**Goals**.
1: Reproduce the data items word for word, starting at the line containing "Which item is nearest to (x=296, y=235)" and running through the final data item, both ends included.
2: Continue the review of the film about the origins of Winnie-the-Pooh from the point where it stops.

**Source**.
"""
Friday 13 October 2017

‘Goodbye Christopher Robin’ Explores the Painful Origins of Winnie-the-Pooh

Fox’s new A. A. Milne biopic is more Eeyore than Tigger—but maybe that’s a good thing.

“Surely this is the happiest young boy on earth,” chirps the narrator of a newsreel.

He is speaking of Christopher Robin, the son of A. A. Milne, subject and first recipient of the stories of the Hundred Acre Wood. The newsreel narrator, like the adoring fans of Winnie the Pooh he describes, can perhaps be forgiven for not sensing the horrible cruelty in telling an unhappy child that he ought to be joyful. But then Christopher’s father, who knows all too well that the stories were forged as a desperate attempt to connect to his hurting, lonely child, drives the knife in just a little deeper: “You’re the luckiest boy in the world ...”
"""
(Data items)
"""
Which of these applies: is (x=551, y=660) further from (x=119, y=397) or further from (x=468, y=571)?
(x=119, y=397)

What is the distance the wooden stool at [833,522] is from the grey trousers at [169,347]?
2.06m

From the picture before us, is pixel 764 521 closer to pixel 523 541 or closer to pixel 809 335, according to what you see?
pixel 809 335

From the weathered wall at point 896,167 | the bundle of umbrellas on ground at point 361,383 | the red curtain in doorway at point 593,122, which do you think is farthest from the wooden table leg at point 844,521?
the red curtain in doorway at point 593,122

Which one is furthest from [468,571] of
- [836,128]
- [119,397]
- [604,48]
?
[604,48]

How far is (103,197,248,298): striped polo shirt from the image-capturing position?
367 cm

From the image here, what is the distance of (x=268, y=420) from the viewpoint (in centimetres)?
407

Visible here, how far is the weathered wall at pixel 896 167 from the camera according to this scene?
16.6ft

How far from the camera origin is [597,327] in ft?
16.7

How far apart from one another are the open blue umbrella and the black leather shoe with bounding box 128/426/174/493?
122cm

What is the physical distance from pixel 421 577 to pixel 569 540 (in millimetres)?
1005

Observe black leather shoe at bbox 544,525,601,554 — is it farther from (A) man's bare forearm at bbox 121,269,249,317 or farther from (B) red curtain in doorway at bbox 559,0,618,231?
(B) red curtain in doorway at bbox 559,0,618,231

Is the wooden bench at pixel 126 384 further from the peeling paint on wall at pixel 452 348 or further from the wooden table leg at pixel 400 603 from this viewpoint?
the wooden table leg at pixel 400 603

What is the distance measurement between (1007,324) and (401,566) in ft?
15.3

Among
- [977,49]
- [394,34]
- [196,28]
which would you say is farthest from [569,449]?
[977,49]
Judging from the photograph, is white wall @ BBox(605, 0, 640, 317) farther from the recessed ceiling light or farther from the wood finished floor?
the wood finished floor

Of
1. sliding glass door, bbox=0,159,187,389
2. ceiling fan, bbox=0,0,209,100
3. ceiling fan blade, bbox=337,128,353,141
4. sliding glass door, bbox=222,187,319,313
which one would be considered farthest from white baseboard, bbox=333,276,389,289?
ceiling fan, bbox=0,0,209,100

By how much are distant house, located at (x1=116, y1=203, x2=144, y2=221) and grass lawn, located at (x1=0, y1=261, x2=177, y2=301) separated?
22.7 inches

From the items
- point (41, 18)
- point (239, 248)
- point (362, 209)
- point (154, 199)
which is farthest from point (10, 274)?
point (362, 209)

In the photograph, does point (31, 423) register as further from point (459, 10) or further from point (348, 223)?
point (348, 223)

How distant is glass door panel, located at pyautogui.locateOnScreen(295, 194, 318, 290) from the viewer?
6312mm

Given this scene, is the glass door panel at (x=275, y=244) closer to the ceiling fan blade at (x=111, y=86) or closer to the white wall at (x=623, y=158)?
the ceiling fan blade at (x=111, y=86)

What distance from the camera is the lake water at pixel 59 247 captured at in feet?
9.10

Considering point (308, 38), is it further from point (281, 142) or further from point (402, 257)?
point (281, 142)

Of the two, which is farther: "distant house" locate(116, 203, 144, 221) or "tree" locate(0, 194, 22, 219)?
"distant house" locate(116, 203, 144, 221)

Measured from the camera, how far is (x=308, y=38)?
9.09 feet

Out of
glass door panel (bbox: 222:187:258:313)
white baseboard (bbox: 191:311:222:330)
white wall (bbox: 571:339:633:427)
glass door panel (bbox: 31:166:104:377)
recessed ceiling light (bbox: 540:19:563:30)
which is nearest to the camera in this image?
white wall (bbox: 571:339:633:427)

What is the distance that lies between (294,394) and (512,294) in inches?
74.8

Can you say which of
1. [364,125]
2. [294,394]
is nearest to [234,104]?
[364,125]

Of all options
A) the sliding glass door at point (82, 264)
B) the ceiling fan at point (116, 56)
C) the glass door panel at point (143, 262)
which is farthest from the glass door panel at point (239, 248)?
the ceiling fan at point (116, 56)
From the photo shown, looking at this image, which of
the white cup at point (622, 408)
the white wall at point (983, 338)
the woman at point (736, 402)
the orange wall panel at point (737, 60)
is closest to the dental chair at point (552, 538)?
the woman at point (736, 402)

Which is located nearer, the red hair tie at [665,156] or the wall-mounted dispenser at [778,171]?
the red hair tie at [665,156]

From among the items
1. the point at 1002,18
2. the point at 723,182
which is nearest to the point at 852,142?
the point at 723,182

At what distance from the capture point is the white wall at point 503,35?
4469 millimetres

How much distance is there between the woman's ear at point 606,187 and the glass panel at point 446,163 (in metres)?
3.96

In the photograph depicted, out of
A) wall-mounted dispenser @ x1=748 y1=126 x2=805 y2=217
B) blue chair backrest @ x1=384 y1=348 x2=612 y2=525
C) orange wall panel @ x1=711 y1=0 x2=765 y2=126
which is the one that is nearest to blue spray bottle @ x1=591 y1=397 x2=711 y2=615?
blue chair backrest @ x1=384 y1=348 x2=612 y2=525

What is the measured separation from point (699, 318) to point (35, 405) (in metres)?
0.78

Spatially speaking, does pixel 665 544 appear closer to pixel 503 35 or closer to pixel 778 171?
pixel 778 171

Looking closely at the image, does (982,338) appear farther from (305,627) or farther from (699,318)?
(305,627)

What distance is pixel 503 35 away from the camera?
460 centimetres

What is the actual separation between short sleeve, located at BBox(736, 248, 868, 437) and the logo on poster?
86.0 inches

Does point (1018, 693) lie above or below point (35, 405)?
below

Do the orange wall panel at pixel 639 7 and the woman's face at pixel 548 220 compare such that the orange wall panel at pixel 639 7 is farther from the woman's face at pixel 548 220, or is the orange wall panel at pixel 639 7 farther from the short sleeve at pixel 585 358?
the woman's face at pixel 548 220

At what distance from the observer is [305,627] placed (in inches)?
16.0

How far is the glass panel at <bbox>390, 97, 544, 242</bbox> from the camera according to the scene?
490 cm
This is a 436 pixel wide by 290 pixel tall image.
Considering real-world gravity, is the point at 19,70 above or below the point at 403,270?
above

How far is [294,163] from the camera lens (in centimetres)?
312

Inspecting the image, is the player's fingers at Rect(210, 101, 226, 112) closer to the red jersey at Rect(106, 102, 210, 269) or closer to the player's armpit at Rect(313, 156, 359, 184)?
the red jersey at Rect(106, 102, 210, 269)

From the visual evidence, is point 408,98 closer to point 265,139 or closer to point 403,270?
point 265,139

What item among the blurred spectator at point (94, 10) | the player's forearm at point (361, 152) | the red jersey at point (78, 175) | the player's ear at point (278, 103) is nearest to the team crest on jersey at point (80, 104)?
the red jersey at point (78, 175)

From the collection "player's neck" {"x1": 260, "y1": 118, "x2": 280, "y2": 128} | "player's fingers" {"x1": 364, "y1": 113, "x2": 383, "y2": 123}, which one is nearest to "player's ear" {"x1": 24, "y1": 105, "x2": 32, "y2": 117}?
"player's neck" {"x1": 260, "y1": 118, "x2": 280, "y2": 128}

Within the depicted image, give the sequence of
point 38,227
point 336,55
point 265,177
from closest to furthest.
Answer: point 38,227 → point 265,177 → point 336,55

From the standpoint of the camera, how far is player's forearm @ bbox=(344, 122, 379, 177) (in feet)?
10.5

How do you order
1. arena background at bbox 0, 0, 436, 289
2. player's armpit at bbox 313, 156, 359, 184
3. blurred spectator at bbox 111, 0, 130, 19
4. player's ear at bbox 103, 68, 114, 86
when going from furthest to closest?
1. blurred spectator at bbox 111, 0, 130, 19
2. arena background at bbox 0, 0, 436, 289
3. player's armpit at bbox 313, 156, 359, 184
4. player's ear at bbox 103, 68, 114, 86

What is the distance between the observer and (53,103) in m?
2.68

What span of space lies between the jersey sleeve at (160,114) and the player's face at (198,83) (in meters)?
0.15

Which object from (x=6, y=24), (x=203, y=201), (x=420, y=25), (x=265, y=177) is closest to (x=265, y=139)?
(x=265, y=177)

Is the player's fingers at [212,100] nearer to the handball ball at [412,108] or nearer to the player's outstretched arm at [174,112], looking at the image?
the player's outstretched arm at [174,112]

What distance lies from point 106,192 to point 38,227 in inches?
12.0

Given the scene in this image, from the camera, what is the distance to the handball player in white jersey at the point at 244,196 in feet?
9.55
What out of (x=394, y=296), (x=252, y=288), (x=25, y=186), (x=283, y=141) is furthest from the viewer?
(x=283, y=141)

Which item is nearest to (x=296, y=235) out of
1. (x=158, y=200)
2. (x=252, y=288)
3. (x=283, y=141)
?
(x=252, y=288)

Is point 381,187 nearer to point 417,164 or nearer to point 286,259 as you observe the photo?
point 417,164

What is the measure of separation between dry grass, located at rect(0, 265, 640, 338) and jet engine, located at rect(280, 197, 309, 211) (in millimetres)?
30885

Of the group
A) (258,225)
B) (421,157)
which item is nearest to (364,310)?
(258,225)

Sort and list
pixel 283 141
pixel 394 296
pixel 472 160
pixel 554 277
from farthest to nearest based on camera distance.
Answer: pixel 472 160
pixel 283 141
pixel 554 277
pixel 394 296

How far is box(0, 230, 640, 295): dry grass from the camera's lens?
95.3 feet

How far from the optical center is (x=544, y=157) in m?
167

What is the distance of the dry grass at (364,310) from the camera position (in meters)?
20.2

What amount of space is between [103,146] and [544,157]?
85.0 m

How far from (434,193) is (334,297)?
"""
**Answers**.
1:
Which item is nearest to (x=296, y=235) out of
1. (x=158, y=200)
2. (x=252, y=288)
3. (x=283, y=141)
?
(x=252, y=288)

Is point 381,187 nearer to point 417,164 or nearer to point 286,259 as you observe the photo?
point 417,164

What is the measure of separation between dry grass, located at rect(0, 265, 640, 338) and jet engine, located at rect(280, 197, 309, 211) (in millimetres)?
30885

Of the group
A) (258,225)
B) (421,157)
which item is nearest to (364,310)?
(258,225)

Sort and list
pixel 283 141
pixel 394 296
pixel 472 160
pixel 554 277
from farthest to nearest based on camera distance.
Answer: pixel 472 160
pixel 283 141
pixel 554 277
pixel 394 296

How far is box(0, 230, 640, 295): dry grass from the camera's lens?
95.3 feet

How far from the optical center is (x=544, y=157) in m?
167

What is the distance of the dry grass at (364,310) from the camera position (in meters)?
20.2

What amount of space is between [103,146] and [544,157]?
85.0 m

How far from (434,193) is (334,297)?

2:
Bitterness is not that hard to capture in film. Bittersweetness is a more difficult quality to embody. Doing so effectively, however, is one of several difficult things that Goodbye Christopher Robin accomplishes, even if it struggles at times to figure out what and who its story is about.

Goodbye opens late in Milne’s life, after he has already written the Pooh books. Milne (Domhnall Gleeson) and his wife, Daphne (Margot Robbie), receive a correspondence with some upsetting news. Distraught, he walks through the woods where the stories were born, but they provide no solace. The film then flashes back in time to one of Milne’s more traumatic memories of World War I.

The first act of the film revolves around Milne’s brittle condition after his war experience. He wants to write a book against war, and nobody thinks that is a good idea. Daphne sarcastically dismisses her husband’s crusade by saying: “You know what a book against war is like? It’s like a book against Wednesdays.” You may not like wars or Wednesdays, she argues, ...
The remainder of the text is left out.